> [Instructions for the task]:
Retype, character for character, the line containing "order: Passeriformes" along with each line after it through the end of the data, and only those.

> [Working data]:
******
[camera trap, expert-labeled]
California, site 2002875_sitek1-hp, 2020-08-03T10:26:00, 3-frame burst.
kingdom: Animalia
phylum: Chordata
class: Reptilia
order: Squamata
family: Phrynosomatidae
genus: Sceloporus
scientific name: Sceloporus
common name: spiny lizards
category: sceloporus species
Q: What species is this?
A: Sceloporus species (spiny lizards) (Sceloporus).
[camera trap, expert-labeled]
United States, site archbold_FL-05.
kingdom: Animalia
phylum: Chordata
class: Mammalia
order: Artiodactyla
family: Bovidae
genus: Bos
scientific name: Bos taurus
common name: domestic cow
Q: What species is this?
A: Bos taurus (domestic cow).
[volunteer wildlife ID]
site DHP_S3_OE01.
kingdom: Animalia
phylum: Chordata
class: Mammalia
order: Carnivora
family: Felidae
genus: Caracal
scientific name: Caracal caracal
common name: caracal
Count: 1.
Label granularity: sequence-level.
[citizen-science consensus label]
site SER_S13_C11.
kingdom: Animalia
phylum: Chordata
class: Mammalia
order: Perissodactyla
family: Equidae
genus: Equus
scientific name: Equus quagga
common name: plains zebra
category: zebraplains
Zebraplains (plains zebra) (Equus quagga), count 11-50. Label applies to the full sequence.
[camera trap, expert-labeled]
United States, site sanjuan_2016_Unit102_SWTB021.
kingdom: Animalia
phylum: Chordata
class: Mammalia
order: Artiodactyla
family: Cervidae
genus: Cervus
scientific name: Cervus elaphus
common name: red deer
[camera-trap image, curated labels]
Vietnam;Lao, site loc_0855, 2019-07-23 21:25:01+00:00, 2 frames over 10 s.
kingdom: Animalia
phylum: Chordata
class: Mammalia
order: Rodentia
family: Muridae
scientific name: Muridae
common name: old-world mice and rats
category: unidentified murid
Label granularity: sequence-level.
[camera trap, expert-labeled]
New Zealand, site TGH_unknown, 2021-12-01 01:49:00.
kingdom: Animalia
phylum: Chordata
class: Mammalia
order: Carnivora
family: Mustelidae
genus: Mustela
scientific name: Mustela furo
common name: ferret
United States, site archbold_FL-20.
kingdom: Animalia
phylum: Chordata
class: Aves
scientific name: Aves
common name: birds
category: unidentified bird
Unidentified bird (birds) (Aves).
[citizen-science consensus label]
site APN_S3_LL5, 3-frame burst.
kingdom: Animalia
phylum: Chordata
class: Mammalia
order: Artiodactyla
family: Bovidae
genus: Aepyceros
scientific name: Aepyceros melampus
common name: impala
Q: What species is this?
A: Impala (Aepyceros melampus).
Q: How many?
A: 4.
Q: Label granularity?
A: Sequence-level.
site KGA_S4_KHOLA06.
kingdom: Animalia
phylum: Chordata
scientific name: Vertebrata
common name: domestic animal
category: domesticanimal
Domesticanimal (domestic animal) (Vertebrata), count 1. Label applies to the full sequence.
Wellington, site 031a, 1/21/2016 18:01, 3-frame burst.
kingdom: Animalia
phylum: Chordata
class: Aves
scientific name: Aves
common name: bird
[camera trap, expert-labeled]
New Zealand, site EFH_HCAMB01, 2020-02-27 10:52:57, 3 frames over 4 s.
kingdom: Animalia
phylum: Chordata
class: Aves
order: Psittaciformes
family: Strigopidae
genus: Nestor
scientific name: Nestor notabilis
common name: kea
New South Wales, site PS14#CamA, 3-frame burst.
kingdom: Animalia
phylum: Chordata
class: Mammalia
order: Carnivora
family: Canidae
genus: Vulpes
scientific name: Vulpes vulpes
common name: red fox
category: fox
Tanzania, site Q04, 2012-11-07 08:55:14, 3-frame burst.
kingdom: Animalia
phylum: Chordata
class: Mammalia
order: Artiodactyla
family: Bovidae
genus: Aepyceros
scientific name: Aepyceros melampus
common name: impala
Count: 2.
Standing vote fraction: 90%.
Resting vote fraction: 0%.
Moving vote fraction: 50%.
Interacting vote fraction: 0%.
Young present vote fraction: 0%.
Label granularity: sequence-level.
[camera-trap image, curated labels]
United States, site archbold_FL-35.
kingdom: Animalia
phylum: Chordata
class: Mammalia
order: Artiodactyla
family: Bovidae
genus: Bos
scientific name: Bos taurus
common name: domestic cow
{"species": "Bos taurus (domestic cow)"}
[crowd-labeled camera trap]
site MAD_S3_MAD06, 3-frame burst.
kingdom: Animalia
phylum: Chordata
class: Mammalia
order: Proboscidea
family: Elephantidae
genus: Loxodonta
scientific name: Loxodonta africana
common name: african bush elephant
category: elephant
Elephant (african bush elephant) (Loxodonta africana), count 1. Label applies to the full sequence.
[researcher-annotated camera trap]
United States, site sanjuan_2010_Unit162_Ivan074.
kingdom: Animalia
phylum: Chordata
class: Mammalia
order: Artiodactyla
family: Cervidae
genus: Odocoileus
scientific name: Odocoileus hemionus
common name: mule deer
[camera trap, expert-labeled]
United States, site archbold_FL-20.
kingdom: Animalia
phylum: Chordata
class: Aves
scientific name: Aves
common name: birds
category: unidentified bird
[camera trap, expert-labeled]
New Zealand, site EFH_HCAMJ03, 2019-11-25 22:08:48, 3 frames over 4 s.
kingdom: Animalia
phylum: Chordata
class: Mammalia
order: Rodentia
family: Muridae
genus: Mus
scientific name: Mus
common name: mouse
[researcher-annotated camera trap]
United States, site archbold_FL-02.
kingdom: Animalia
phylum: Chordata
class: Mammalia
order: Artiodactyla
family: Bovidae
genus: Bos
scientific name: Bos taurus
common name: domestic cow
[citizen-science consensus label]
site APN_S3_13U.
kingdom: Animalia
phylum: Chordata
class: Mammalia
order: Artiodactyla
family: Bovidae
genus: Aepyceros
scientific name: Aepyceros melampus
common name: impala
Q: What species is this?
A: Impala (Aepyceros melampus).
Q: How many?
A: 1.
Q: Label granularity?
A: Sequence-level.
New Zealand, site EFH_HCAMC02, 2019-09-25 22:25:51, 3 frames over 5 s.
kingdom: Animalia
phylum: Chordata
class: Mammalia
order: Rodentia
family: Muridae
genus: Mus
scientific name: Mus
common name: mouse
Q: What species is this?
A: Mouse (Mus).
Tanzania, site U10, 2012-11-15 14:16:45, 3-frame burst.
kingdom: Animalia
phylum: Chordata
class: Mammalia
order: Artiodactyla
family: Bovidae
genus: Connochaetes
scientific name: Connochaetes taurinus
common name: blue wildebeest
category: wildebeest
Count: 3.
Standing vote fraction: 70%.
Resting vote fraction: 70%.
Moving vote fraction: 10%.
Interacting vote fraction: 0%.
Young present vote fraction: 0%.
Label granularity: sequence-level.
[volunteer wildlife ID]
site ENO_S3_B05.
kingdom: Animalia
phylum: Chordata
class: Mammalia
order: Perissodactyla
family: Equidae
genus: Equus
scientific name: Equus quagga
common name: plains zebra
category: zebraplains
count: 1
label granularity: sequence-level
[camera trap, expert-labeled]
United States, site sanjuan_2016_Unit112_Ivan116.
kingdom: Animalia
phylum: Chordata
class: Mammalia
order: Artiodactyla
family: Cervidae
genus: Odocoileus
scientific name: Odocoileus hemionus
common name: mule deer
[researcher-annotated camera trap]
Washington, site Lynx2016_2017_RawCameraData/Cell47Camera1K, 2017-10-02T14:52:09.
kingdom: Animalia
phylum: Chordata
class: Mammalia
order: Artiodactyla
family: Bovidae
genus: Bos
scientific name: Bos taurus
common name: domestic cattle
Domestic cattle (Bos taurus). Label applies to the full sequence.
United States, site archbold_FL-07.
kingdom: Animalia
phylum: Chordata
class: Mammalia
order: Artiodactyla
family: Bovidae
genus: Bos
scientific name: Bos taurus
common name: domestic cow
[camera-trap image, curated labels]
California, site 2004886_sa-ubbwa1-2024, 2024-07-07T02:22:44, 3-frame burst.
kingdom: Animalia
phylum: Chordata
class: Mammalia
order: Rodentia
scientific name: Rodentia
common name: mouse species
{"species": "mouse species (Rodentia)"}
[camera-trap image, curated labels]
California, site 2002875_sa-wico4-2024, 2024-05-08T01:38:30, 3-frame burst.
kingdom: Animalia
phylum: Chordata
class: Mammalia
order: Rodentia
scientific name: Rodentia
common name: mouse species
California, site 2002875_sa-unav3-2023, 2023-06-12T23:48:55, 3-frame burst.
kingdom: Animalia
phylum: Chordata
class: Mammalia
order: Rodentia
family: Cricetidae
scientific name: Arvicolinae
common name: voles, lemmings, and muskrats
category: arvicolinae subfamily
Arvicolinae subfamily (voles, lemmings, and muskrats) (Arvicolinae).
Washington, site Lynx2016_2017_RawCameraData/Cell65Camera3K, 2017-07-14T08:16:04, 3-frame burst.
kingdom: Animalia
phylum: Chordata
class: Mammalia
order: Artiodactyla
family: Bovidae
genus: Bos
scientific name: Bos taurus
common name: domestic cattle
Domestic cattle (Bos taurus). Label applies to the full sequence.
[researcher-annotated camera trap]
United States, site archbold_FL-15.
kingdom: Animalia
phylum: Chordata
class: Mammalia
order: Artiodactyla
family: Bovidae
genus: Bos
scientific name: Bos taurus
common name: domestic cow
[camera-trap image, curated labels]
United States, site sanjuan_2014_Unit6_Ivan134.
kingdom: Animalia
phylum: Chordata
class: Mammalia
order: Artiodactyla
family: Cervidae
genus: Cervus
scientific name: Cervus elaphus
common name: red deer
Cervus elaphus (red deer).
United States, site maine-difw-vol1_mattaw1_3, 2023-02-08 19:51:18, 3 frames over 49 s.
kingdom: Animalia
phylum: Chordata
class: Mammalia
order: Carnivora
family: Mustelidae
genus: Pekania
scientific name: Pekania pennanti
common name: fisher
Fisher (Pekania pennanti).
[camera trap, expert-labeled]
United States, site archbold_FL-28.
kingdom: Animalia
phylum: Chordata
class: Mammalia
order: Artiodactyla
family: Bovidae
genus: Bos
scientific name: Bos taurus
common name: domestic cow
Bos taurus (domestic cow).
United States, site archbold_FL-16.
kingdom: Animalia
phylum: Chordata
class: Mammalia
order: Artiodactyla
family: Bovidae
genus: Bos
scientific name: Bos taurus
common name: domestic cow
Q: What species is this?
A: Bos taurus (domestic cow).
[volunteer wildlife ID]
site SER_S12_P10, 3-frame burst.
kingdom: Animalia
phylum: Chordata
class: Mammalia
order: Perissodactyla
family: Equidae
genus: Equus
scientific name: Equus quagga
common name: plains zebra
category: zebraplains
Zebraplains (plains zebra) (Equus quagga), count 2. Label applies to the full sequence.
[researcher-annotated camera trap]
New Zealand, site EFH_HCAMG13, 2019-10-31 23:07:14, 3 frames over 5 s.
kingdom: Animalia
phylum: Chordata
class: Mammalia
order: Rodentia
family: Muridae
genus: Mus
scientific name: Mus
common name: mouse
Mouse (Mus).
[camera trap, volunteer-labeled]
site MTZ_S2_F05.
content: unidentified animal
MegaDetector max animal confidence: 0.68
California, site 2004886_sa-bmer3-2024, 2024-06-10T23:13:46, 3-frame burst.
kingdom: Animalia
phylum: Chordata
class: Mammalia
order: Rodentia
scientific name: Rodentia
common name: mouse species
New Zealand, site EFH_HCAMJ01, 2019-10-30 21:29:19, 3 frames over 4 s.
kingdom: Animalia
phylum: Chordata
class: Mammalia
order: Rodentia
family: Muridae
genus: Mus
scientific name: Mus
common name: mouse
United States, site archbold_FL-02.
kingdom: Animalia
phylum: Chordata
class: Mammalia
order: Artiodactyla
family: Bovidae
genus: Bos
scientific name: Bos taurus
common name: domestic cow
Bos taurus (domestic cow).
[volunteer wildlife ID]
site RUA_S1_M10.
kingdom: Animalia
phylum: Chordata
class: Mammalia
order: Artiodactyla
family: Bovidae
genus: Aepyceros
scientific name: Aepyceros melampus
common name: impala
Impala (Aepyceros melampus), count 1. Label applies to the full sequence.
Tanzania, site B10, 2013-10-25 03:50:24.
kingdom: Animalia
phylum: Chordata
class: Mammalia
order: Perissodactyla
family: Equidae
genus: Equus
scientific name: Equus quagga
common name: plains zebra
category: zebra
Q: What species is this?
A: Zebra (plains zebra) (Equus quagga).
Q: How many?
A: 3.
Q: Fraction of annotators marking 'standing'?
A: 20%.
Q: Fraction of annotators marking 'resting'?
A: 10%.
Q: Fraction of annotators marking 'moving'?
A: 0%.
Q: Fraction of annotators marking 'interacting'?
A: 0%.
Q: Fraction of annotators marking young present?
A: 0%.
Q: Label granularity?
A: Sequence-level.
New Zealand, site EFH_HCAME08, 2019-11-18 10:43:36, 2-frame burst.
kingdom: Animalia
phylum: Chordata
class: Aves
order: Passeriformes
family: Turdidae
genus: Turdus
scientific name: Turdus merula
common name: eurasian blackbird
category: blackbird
******
> [Task answer]:
order: Passeriformes
family: Turdidae
genus: Turdus
scientific name: Turdus merula
common name: eurasian blackbird
category: blackbird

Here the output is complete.